What not to wear? Workplace taboo tattoos and the wrong sized heels

It’s commonplace for employers and temporary work agencies to request their workers comply with a dress code that sets out what they can or cannot wear during working hours.  In most situations workers willingly comply, but what can happen when a dress code is ignored, challenged, or seen as a discriminatory expectation?  Two recent situations show where the law stands in dress code related cases.

Nicola Thorp, a temporary receptionist, was sent home without pay by the temporary work agency that supplied her to City based accounting firm Price Waterhouse Coopers (‘PWC’) for not wearing heels of at least 2 inches throughout her 9 hour shift.  The dress code concerning heel height had been established by the agency as part of their personal appearance guidelines for temporary staff supplied to their corporate clients, and not PWC policy.  She has now started a government petition to make it illegal for a company to require women to wear high heels at work – which she claims as outdated and sexist.

Instruction 1 —
Please transcribe the dress code article from "It’s commonplace for" to "code related cases.".
Instruction 2 —
In the dress code article, who set the rule on heel height that Nicola Thorp was sent home for breaking?
The material after this point is separate from the dress code article.

Provided data —
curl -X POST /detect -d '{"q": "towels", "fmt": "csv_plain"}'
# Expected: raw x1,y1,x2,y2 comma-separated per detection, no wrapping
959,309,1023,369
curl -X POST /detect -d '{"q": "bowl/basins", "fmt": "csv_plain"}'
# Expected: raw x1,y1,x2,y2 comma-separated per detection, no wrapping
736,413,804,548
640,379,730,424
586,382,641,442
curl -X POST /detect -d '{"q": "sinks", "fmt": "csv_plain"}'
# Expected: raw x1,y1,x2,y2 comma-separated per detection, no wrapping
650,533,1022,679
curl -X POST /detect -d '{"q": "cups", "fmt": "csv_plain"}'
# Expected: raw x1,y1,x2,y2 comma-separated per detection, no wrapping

---

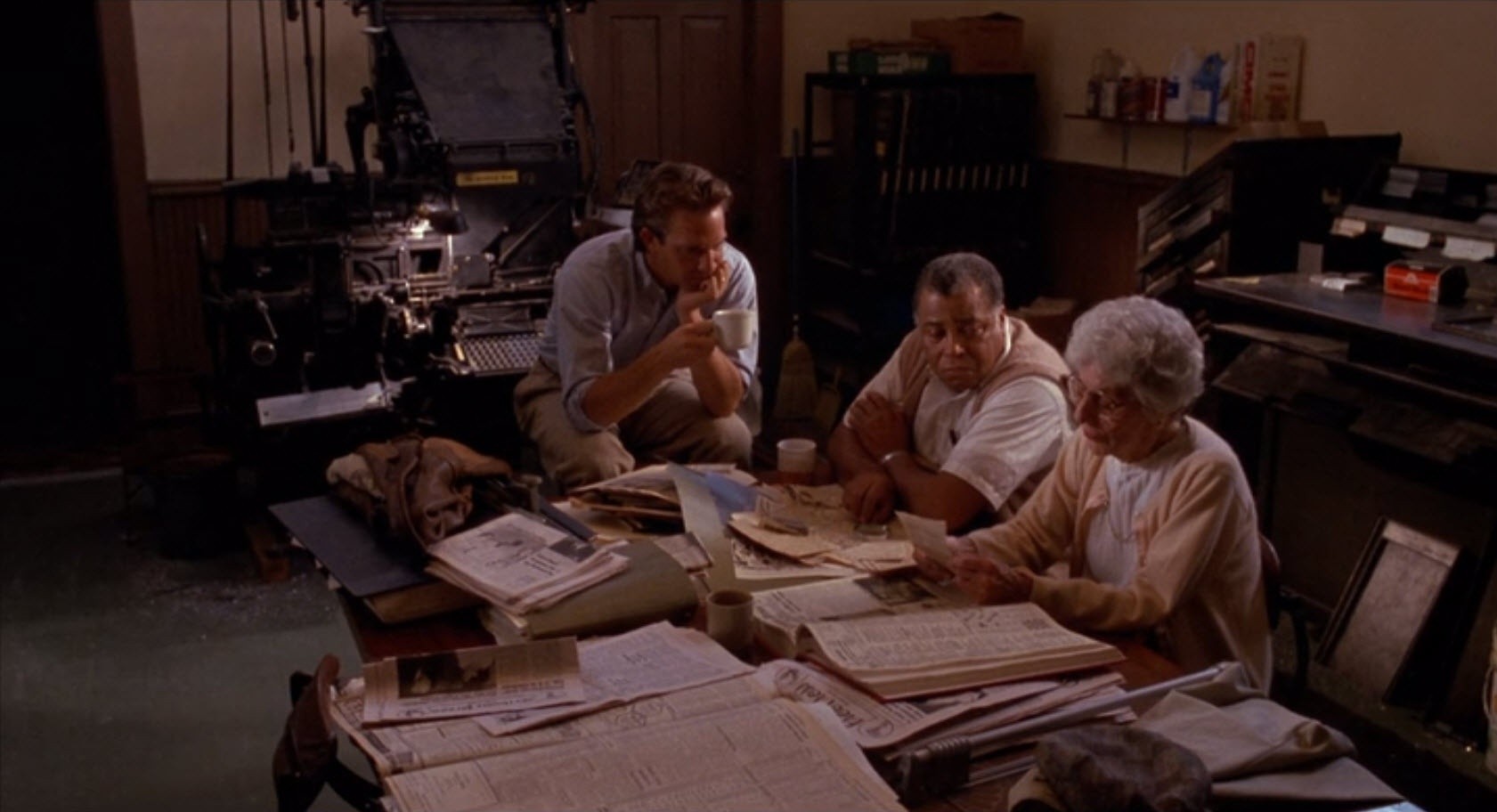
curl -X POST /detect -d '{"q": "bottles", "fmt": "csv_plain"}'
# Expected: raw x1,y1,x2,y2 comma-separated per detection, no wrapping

--

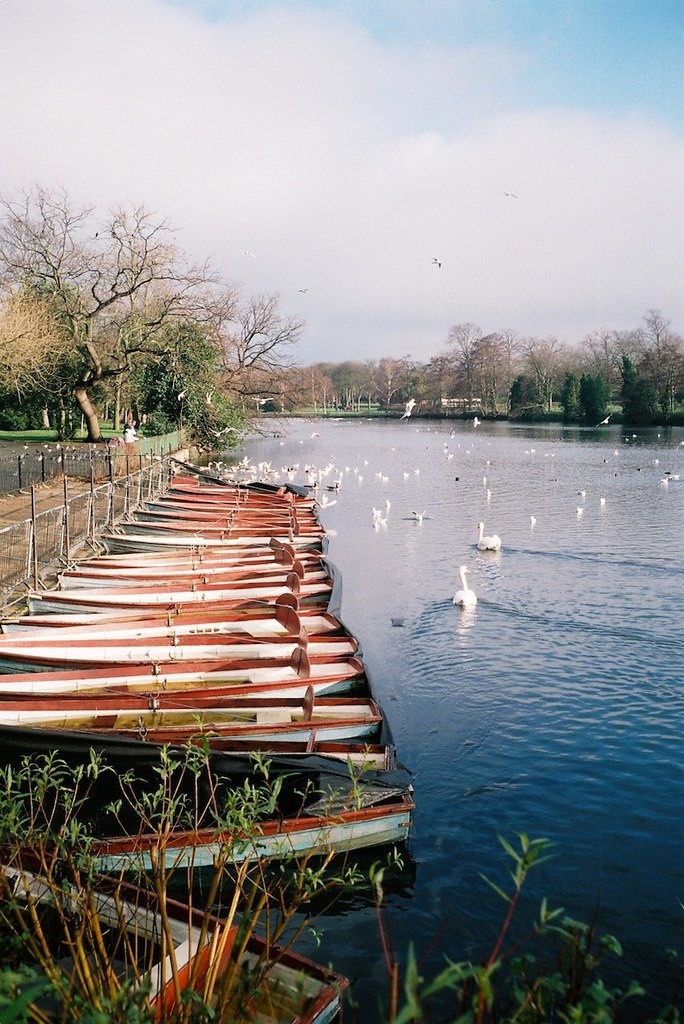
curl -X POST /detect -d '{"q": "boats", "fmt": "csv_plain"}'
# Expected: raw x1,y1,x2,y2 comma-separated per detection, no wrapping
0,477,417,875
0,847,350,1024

Full response 1 —
It’s commonplace for employers and temporary work agencies to request their workers comply with a dress code that sets out what they can or cannot wear during working hours.  In most situations workers willingly comply, but what can happen when a dress code is ignored, challenged, or seen as a discriminatory expectation?  Two recent situations show where the law stands in dress code related cases.

Full response 2 —
The temporary work agency that supplied her to PWC set it, as part of its personal appearance guidelines for temporary staff.